Best rental structure

Jason asks:
(updated on Wednesday, January 29th 2020)

My wife and I currently own two houses under my name. One is our personal home and the other one is rented out. We have owned the rental for five years and our own home for four years.

We are looking at buying another property to live in and renting our current house out. We would like to try and use equity from both houses to decrease our mortgage on our new home.

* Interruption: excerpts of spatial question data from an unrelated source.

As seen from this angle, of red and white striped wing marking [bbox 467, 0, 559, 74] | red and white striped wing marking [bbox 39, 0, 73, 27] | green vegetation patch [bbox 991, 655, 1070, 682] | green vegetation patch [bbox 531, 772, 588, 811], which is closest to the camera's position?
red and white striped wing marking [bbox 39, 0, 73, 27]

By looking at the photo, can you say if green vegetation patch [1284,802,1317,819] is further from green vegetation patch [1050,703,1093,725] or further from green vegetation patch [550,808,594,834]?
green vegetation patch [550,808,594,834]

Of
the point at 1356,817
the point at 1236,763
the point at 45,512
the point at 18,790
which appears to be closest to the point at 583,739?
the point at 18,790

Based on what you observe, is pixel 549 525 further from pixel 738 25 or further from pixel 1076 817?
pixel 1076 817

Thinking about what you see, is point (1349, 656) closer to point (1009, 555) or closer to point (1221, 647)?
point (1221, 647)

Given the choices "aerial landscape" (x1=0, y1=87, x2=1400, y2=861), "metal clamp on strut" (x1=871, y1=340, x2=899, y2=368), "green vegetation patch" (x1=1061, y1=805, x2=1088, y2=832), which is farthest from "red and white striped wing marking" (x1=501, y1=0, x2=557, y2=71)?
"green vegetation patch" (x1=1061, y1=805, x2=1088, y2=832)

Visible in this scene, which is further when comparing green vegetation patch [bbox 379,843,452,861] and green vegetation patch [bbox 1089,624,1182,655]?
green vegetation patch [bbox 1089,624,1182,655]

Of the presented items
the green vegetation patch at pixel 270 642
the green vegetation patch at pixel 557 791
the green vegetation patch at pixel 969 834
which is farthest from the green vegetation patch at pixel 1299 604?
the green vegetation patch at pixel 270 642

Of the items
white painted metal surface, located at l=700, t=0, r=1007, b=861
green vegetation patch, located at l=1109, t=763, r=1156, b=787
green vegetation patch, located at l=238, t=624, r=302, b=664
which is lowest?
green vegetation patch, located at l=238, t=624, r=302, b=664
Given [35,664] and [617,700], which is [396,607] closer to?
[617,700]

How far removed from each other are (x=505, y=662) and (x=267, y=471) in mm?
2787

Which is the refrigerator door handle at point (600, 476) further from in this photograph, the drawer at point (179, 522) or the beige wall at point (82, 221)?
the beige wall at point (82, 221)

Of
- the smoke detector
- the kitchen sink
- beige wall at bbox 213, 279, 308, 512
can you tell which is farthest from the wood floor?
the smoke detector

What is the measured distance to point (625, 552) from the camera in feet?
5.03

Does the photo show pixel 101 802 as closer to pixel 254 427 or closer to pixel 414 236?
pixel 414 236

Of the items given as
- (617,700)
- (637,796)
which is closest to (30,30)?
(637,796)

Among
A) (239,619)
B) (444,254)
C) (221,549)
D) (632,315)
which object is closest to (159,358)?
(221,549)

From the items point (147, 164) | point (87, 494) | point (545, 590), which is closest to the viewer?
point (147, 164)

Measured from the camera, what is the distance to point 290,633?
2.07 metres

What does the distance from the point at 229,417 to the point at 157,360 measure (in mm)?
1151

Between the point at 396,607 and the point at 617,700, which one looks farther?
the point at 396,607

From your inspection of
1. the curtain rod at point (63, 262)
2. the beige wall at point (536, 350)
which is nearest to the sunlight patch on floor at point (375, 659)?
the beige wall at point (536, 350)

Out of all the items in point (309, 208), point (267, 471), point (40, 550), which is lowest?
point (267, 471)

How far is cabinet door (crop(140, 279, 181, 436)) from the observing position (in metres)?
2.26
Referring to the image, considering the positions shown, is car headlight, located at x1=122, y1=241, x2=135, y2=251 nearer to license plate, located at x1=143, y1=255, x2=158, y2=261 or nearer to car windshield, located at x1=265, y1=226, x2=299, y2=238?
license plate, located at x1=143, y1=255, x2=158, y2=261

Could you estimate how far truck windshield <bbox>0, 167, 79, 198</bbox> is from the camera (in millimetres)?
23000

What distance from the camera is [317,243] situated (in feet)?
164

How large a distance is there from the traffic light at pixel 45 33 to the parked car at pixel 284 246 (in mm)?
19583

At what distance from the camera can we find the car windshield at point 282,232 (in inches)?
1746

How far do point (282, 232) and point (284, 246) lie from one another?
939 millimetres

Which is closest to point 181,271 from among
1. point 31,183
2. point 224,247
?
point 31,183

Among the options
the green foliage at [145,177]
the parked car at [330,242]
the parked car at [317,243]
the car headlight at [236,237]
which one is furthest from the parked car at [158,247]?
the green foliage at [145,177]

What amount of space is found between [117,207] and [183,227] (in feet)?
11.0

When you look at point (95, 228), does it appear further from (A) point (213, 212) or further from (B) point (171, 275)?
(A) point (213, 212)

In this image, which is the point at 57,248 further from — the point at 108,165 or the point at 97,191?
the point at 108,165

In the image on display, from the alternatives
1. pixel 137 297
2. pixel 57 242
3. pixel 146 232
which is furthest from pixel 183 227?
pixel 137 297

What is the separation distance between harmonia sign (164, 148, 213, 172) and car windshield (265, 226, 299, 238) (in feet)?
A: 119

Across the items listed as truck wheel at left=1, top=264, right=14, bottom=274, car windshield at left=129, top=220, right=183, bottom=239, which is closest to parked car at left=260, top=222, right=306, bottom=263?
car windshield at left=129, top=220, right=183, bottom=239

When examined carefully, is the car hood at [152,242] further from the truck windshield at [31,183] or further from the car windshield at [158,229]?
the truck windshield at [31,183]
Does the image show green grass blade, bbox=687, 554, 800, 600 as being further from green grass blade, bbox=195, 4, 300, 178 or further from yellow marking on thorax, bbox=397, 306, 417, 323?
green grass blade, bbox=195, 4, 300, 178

What would be the best structure to own our rentals in whilst getting the best tax advantage? If we were to use a company structure and sell our properties to the company at market value, what portion of the loans interest is tax deductible if any?

 

 

Our Experts Answer:

I see the best structure here involving a family trust and a rental company. You should settle the new home directly into the trust. In order to protect as much equity as possible and have your bank debt structured effectively, you should sell the two existing properties to the company. The company takes on bank borrowing up to the purchase price of the two properties. Interest on all of this borrowing will be deductible as the company will be regarded as having borrowed the money in order to buy the rental properties.

As with all things in tax there are hidden hooks. You have mentioned that you have owned both of these properties for at least four years, meaning that you will not trigger a bright-line gain on sale to the company. However, there are other tax provisions that could see tax payable and you would need to have that checked before you proceed. There is also the possibility of depreciation recovery.

Finally, you need to acknowledge that you will trigger a fresh start to a five-year bright-line clock on transfer. In summary, there is advantage in moving the two existing properties into a company, but you need to tread carefully.